-- DATA EXTRACT start --
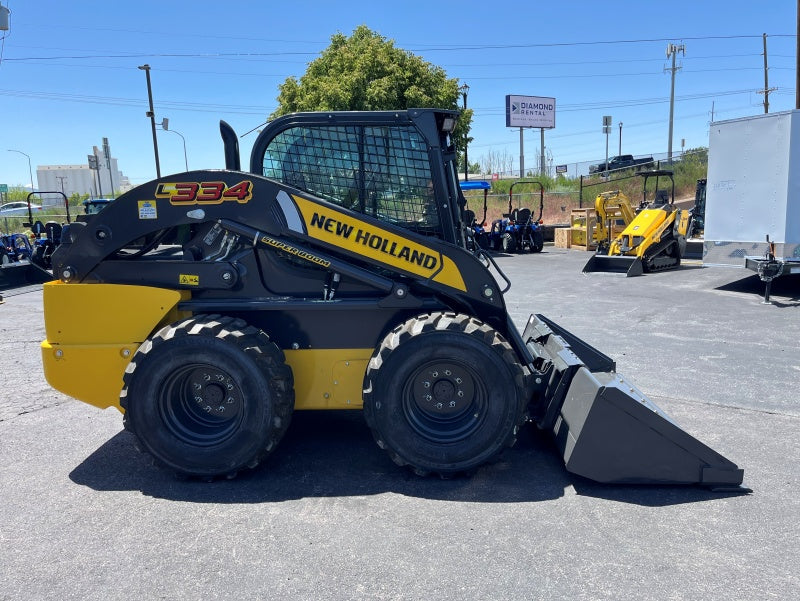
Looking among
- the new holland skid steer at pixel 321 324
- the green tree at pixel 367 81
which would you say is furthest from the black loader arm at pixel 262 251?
the green tree at pixel 367 81

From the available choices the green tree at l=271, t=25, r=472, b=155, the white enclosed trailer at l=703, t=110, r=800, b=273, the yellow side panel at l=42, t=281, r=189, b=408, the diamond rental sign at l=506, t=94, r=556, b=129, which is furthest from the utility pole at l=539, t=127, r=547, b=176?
the yellow side panel at l=42, t=281, r=189, b=408

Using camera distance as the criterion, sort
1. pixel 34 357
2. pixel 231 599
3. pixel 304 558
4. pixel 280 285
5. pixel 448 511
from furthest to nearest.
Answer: pixel 34 357 < pixel 280 285 < pixel 448 511 < pixel 304 558 < pixel 231 599

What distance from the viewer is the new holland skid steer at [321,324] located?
4.01m

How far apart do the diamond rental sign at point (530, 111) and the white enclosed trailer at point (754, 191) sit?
1171 inches

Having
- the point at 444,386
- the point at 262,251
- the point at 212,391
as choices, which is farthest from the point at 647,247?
the point at 212,391

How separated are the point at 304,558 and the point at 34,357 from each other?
618 cm

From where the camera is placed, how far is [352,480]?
414 centimetres

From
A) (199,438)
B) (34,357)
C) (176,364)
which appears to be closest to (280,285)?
(176,364)

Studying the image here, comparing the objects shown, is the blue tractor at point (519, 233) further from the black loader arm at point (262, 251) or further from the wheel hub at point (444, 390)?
the wheel hub at point (444, 390)

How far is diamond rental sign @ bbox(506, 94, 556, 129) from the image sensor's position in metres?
40.6

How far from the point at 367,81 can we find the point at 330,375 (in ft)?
61.8

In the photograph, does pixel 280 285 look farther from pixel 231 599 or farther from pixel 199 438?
pixel 231 599

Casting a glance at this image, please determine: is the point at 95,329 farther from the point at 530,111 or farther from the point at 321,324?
the point at 530,111

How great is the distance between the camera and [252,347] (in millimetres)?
4023
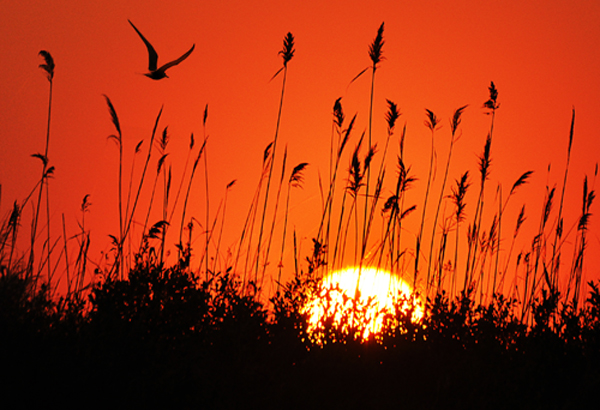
-- DATA EXTRACT end --
### STATED TASK:
Identify each line in the items above that contains the word "distance", and copy those lines.

### ANSWER TO THE EXERCISE:
Using camera distance as the criterion, sort
What distance from the viewer is the new holland skid steer at [321,324] located?
How great is the distance between the camera and [252,347] (in millimetres)?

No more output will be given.